Lola had six tattoos that he could see. Eric … Eric was just one huge tattoo.
‘Doc Carmichael is Gina’s surrogate father, here to give her away at the wedding,’ Georgie said.
‘He’s Gina’s surrogate father?’ Lola checked him out. ‘What’s surrogate?’ Then she shrugged, clearly not interested in extending her education. ‘Well, he’s older than my old man so I guess he’ll do.’ She surveyed him critically. ‘That silver in your hair. Natural?’
‘Um … yes,’ Alistair said, discomfited.
‘Looks great. Love a bit of silver. Looks real distinguished. Eric, you oughta get some put in. Next time I get me tips done you come, too.’ She moved forward a bit to get a closer look and smoothed Alistair’s lapel in admiration. ‘Cool suit. Real classy. Anyone ever told you we don’t do suits in this town?’
‘You taking him into town?’ Eric asked.
‘Yeah,’ Georgie said.
‘You got a spare helmet?’ Lola demanded. ‘He’s gonna look real dorky in that suit on the back of your bike. And what about his bag?’
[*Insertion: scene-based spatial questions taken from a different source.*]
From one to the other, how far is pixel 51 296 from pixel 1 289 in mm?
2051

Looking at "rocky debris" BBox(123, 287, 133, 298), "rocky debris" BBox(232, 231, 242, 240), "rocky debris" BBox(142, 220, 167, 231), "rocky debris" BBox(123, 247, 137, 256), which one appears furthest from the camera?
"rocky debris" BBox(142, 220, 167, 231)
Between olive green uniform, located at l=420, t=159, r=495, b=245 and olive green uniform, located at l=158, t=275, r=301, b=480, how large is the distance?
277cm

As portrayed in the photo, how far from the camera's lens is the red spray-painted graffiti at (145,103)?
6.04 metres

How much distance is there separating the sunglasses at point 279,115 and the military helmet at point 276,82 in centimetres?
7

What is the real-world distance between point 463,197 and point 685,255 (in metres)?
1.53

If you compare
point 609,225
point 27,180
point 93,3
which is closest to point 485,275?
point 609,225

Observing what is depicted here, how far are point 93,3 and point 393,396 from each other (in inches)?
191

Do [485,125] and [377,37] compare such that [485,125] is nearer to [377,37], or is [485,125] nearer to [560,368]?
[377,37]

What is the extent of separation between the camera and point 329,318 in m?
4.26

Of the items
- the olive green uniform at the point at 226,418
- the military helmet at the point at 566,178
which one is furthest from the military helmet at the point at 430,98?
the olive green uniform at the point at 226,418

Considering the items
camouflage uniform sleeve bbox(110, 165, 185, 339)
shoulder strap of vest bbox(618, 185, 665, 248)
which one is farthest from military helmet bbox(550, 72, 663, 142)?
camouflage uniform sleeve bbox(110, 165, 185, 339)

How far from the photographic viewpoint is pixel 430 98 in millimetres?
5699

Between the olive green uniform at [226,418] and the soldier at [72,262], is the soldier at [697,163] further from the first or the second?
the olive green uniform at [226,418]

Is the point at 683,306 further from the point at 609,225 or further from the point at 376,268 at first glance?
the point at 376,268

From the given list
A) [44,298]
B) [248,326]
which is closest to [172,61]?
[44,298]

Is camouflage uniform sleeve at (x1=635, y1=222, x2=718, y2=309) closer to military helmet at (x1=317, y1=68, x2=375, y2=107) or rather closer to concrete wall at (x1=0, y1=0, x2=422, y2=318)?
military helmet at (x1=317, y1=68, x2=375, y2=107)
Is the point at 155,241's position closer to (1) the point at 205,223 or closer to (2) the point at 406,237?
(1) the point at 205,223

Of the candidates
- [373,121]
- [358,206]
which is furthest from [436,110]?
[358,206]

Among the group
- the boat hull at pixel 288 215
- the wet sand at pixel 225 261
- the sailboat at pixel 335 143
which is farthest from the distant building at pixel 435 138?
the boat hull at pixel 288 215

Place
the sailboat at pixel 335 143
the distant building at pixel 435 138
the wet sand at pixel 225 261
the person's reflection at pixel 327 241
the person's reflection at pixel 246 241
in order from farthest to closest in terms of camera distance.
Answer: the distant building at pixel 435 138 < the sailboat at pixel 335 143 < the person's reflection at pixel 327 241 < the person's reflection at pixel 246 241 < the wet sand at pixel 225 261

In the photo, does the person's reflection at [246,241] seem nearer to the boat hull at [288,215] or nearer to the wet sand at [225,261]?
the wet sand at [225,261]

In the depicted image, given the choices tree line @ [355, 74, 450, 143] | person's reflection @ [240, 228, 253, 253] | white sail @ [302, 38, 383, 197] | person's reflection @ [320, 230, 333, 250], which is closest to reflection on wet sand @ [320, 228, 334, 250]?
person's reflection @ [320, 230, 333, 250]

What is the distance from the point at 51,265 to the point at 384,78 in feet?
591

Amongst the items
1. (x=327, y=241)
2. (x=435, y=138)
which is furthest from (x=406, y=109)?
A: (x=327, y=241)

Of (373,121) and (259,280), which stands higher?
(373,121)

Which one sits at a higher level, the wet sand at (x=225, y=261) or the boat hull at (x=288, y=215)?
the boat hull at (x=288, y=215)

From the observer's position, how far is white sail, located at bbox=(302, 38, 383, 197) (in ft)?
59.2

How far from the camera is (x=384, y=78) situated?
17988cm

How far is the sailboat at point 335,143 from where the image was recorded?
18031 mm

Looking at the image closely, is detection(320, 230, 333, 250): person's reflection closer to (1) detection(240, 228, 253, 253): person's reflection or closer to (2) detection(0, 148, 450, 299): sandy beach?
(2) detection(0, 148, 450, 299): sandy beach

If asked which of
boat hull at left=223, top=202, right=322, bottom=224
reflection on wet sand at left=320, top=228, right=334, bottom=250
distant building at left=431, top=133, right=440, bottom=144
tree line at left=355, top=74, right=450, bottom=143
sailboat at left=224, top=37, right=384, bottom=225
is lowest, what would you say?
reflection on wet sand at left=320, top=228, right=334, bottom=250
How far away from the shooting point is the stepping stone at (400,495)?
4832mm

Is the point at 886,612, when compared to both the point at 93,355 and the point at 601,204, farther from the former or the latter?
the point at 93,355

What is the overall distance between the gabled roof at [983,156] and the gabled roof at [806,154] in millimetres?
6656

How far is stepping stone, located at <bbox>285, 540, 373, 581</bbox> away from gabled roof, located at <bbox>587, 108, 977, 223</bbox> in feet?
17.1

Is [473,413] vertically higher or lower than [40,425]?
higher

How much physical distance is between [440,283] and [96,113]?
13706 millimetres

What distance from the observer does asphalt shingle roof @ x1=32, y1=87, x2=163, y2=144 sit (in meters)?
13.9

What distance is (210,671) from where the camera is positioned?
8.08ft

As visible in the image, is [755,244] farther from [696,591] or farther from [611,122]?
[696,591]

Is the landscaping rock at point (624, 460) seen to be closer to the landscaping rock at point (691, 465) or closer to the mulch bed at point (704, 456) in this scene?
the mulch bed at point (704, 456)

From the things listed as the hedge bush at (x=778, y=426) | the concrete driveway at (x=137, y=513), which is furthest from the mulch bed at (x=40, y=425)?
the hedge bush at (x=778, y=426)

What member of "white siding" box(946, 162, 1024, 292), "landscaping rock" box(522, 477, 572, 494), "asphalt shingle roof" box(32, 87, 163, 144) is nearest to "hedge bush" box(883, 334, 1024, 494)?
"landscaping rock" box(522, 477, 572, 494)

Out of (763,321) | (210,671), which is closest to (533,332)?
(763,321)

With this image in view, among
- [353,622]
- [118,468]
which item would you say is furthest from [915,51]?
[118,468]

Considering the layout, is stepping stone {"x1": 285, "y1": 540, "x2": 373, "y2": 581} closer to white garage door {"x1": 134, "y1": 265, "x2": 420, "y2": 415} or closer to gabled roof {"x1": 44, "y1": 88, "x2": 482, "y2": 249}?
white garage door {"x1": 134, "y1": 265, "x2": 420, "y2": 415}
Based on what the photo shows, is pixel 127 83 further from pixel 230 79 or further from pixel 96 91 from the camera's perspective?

‘I’ve got a spare helmet and I hooked up the trailer.’
‘Sheesh,’ Eric said. ‘Rather you than me, mate. She rides like the clappers.’
‘I’m not going on a motorbike,’ Alistair said, feeling it was time he put his foot down. ‘Georgia, I’ll get a cab.’
‘Ooh, listen to him,’ Lola said, admiring. ‘Georgia. Is that your real name?’
‘Georgiana Marilyn Kimberly Turner,’ Georgie said, grinning.
‘Sheesh,’ said Lola.
‘We gotta go,’ Eric said, looking ahead at the security gates with a certain amount of trepidation. ‘Lola, you sure about the—?’
‘The baby stuff,’ Lola corrected him, far too fast, and reached over and gave her beloved a wifely cuff. ‘Yeah, it’s packed. Shut up.’
Georgie chuckled. It was a good chuckle, Alistair thought, low and throaty and real.
‘They’re in for a rough flight,’ he said, watching the little family head off toward Security. By mutual unspoken agreement they stayed watching. Lola picked the baby up out of her pram, handed her to Eric, lifted the pram and dumped the whole thing sideways on the conveyor belt. Then she grabbed all the bags they were carrying and loaded them on top. Bags, bags and more bags.
A security officer from the far end of the hall had strolled down to where they were tugging their gear off the belt. The officer had a beagle hound on a leash.
The beagle walked up to Lola, looked up at her and sat firmly at her feet.